Rush et al (1996) defined nursing process as an organised and systematic approach to nursing which aims to improve the standards of nursing care. It has a holistic and systematic solving approach and it also works well with patients and family.  There are four nursing process; assessment, planning, implementation and evaluation. (Kelly,1996) Assessment is gathering information about the patient’s condition and about the patients past health problems. This helps identifies potential health problems that can link to cultural status. Holistic individual patient assessment is also carried out to meet the needs of the patients. Planning is where the nurse and the patients set goals and create an outcome, these goals can be short, intermediate or long term. All the decisions are mainly made by the patients and ‘No decision about me without me’ (DH,2012). Implementation uses nursing interventions and actions on the problem which were identified in the planning process (Kartz,1970). Evaluation is where it encourages nurses to determine the expected outcomes are achieved. Yura and Walsh (1967) highlighted the importance of evaluation when comparing the behaviours of people who are capable in their care and the goals which have already be set. This ensures that the nurses can monitor the effectiveness of meeting the health needs. These stages are followed by the nurses until the patients gets discharged.  

Barbara and Barnum (1994) said that the nursing process offers a system for practice and adaptability. Werlay and Land (1998) found that the nursing process works with a variety of other systems which are already in healthcare. On the other hand, Benner (1984) said there was a limitation of the nursing process and constructed the model to explore clinical excellence.

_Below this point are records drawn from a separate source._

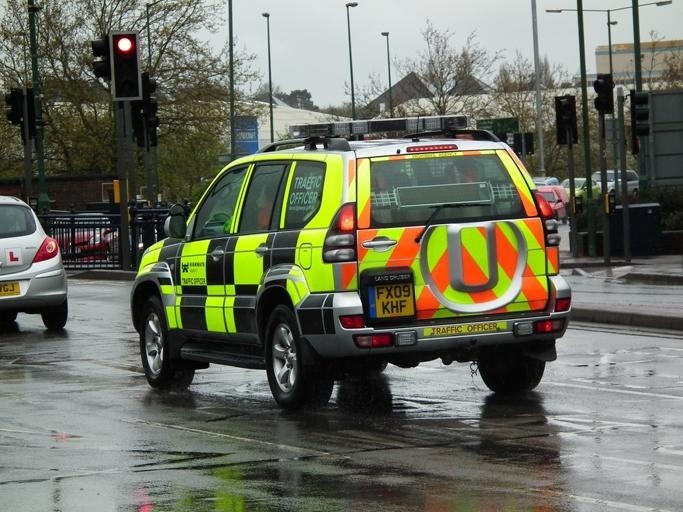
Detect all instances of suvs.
[131,129,573,405]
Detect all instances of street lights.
[260,9,274,144]
[546,1,673,198]
[345,0,360,118]
[381,31,393,116]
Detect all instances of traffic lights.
[90,30,144,105]
[5,86,23,127]
[133,72,161,148]
[591,70,614,114]
[628,88,650,155]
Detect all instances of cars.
[532,170,638,218]
[0,194,68,332]
[49,209,114,262]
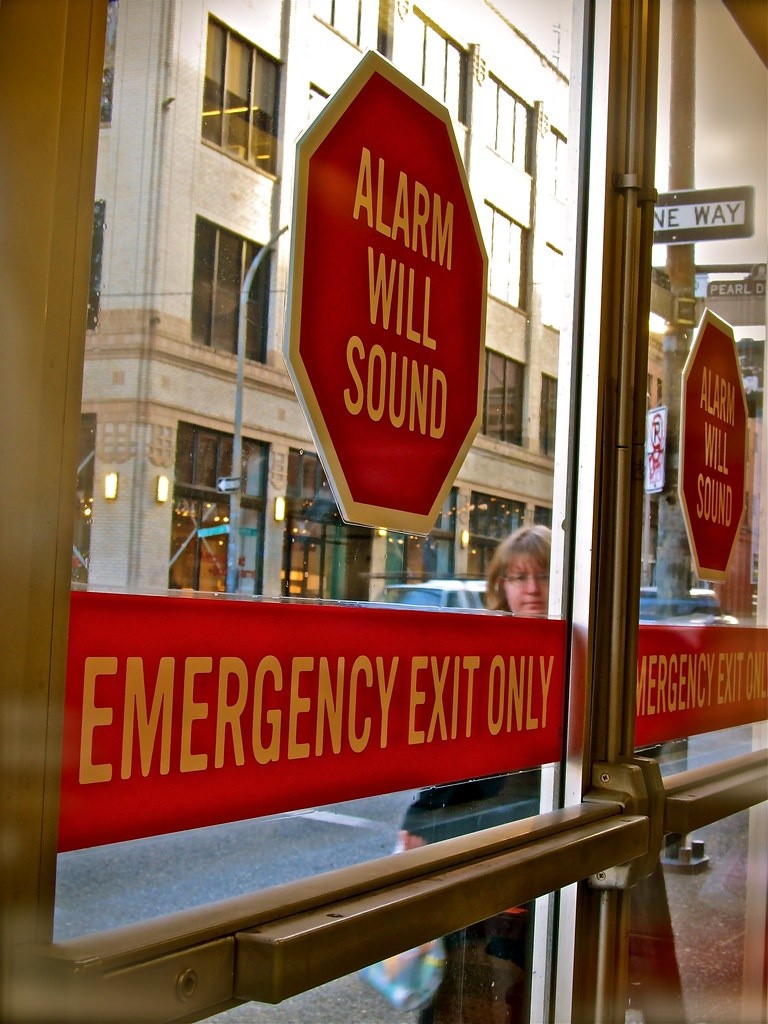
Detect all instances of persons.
[397,526,553,1024]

The nursing models helps support delivering of optimum healthcare. The models have four components, the person, their environment, health and nursing.  This model is defined by scientific and logically related to systematically constructed concepts which identify the essential parts of the nursing practice (Riehl and Roy, 1980).  Orem’s self-care model (1995) highlights the summative evaluation. The nursing role is complementary of the patients and the nurses work alongside the doctors whom have different special interest. This model goes for an early discharge and increases the care in the community as it focuses on the role of self and independent care. The adaptation model (Roy’s, 1976) says that the theory in which human behaviour is adaptive and the levels will vary among individuals depending on the circumstances.  In evaluation, the nurses will keep an eye on the patient’s adaptation level to whether the behaviour has become more effective.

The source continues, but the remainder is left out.